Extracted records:
--- Begin ---

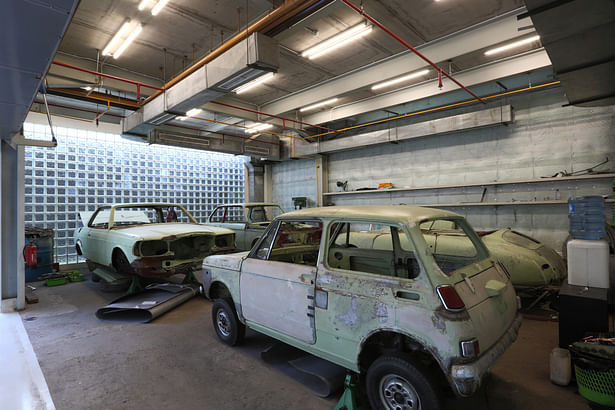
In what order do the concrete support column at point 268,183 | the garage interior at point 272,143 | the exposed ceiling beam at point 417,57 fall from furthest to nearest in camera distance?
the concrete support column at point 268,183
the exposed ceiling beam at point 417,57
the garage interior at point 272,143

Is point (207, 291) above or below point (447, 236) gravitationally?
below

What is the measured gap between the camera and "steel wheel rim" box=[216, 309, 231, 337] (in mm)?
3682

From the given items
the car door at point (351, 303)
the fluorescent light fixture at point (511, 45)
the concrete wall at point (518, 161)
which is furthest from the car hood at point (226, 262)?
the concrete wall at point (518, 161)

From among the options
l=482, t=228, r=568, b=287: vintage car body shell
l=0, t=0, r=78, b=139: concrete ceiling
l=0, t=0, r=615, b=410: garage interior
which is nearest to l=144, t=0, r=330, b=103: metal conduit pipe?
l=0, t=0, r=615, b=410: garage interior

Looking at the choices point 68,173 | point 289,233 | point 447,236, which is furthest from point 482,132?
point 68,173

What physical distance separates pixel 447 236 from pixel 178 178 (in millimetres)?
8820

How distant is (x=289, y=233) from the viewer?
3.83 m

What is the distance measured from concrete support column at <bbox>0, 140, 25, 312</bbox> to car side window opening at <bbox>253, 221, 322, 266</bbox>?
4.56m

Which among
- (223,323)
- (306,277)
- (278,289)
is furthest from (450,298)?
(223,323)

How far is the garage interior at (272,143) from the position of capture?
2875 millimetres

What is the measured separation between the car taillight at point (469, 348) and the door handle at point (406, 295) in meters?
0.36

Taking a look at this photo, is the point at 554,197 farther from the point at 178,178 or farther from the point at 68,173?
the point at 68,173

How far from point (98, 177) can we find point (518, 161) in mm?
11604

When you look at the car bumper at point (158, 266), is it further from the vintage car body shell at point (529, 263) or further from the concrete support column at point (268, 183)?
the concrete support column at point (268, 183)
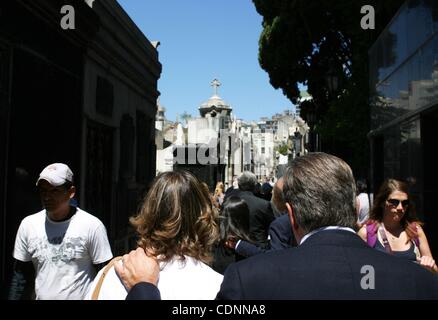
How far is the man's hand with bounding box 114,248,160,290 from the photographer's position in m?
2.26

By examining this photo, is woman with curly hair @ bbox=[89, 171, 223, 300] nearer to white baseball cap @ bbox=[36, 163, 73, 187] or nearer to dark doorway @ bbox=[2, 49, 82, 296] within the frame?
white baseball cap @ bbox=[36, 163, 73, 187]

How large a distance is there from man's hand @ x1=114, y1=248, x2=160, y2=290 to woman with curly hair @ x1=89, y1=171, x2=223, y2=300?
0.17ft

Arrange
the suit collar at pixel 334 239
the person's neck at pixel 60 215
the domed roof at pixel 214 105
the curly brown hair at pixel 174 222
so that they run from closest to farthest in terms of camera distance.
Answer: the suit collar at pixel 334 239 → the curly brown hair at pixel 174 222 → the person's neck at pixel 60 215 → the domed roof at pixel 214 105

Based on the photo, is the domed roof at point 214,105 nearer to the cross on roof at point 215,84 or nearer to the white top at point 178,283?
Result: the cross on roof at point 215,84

--- End ---
--- Begin ---

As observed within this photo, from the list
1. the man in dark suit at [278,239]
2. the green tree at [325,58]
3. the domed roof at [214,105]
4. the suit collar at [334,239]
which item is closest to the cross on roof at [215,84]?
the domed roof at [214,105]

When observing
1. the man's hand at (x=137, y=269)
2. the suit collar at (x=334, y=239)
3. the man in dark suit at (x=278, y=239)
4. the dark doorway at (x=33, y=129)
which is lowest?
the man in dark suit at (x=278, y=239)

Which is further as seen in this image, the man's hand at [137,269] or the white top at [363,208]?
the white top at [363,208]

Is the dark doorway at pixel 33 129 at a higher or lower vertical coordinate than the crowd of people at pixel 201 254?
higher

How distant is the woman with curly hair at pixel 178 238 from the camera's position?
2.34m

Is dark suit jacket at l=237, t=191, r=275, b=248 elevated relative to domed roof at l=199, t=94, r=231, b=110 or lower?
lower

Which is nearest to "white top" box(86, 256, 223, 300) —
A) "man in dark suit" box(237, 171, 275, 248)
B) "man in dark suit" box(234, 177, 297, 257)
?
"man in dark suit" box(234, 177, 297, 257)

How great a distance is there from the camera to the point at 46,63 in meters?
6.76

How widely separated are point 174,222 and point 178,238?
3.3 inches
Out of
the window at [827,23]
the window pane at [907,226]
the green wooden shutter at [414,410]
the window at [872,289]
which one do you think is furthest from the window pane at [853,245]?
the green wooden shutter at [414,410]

--- End ---
--- Begin ---

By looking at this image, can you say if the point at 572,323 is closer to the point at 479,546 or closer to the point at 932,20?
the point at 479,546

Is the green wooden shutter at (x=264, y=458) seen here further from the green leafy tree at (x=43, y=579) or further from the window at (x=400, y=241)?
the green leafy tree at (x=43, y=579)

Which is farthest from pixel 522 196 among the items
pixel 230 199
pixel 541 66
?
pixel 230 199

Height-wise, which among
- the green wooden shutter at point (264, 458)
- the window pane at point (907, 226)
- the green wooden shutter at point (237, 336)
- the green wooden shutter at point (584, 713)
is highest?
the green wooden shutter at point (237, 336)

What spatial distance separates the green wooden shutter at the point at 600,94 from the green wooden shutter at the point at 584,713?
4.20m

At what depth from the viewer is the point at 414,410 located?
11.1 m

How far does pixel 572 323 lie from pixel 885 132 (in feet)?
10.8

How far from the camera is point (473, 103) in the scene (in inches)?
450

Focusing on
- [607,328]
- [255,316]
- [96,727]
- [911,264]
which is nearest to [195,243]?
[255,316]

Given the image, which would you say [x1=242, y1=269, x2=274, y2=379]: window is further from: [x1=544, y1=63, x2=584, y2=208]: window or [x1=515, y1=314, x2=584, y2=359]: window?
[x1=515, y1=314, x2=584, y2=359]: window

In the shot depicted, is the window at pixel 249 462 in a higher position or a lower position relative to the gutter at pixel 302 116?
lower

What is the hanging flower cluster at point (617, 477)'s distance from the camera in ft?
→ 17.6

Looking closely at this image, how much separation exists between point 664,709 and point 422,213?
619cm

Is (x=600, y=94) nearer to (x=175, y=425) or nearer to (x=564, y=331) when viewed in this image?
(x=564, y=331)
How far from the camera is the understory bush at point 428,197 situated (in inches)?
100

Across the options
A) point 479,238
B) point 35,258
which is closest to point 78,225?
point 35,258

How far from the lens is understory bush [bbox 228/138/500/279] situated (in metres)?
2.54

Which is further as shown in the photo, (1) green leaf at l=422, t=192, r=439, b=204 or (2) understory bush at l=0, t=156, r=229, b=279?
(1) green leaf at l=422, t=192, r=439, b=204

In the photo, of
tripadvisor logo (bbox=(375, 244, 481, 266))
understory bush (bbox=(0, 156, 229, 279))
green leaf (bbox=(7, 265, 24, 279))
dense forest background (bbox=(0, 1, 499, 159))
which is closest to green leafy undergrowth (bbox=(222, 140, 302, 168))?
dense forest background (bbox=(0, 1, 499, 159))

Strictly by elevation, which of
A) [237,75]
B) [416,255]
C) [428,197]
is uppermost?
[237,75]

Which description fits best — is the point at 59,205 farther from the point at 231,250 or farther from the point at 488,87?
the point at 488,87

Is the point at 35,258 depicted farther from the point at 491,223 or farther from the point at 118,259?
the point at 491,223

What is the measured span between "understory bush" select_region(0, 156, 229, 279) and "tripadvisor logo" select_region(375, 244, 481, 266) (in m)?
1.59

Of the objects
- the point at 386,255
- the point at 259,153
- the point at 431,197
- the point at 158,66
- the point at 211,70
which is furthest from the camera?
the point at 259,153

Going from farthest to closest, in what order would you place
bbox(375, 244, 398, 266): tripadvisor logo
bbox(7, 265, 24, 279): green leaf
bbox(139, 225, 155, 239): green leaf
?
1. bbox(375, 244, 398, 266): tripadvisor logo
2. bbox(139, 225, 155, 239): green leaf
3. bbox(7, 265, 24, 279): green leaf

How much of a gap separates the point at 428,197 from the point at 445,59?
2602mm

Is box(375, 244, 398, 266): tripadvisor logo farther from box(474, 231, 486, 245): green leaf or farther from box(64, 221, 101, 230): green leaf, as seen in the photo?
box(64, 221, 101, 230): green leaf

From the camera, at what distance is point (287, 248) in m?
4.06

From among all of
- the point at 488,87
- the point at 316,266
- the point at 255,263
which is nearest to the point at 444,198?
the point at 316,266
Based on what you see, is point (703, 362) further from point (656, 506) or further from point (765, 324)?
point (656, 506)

--- End ---

Count the lines in the rows above that contain the word "meters", and give only that number.

* _Full solution_: 2